§ TEXT SECTION
§

Thursday, December 11, 2008

My Trigger Finger

My Trigger Finger

(Expounding on Phil Aliff’s piece of the same name)

            I have never owned a gun larger than the Daisy BB gun that briefly held my interest when I was a child.  As such, the first time I fired a gun was in basic training.  To this day, after a one year tour of Baghdad, training exercises remain the only times I have fired a firearm.  I still do not know if that is a result of my humanitarian spirit trumping my primal urge to fight or my trigger finger betraying me and my fellow soldiers.

            On another hot day in Baghdad, I was presented with two opportunities to put all that training into action and take a human life.  I still have nightmares about what happened or, more accurately, what could have happened.

            We were convoying down the familiar stretch of Route Irish that connected us to all we did in Baghdad, good and bad.  It has been a relatively calm tour for the soldiers of the T-Bird 85 element and the calm was so unbelievable that we were starting to become stir-crazy.  I, like always, was a gunner, and my primary job was to keep civilian traffic out of our convoy.  As my truck reached the crest of the slowly rising hill and the on-ramp that funneled civilian traffic onto Route Irish, I peeked out over the turret.  This was a relatively blind on-ramp for travelers merging onto Irish and I had to be extra vigilant.

§

§ REQUIRED ACTIONS
a) Copy out everything in the post from "(Expounding on Phil" down to "my fellow soldiers.".
b) According to the post, what was the writer's primary job as a gunner?
The data that comes next has nothing to do with this text.

§ PROVIDED MATERIAL
§

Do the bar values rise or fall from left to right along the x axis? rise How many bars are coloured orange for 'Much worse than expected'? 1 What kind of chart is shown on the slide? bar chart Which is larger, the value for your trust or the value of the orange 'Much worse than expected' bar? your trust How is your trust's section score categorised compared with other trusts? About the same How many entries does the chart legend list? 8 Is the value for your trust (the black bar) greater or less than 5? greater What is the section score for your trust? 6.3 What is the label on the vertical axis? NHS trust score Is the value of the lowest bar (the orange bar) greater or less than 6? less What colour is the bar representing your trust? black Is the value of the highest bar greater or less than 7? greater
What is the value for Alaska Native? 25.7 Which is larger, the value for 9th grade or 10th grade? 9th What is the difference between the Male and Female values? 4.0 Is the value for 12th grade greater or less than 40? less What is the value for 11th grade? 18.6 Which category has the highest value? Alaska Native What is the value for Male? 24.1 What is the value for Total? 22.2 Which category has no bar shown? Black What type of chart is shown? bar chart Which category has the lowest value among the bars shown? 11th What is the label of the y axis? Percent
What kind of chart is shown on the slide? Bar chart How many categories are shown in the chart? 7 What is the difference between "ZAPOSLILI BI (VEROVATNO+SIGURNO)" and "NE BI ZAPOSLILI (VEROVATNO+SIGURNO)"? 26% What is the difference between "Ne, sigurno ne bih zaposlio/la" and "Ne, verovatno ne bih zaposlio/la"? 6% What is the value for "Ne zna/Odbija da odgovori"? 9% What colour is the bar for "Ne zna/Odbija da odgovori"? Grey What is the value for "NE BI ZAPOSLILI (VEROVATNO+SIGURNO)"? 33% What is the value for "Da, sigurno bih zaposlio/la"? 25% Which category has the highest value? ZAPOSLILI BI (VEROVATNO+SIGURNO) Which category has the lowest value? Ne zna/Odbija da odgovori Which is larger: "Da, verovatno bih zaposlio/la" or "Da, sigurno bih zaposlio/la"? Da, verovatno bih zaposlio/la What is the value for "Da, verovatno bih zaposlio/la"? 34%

§

§ COMPLETED EXERCISE
a)
(Expounding on Phil Aliff’s piece of the same name)

            I have never owned a gun larger than the Daisy BB gun that briefly held my interest when I was a child.  As such, the first time I fired a gun was in basic training.  To this day, after a one year tour of Baghdad, training exercises remain the only times I have fired a firearm.  I still do not know if that is a result of my humanitarian spirit trumping my primal urge to fight or my trigger finger betraying me and my fellow soldiers.

b) Keeping civilian traffic out of the convoy.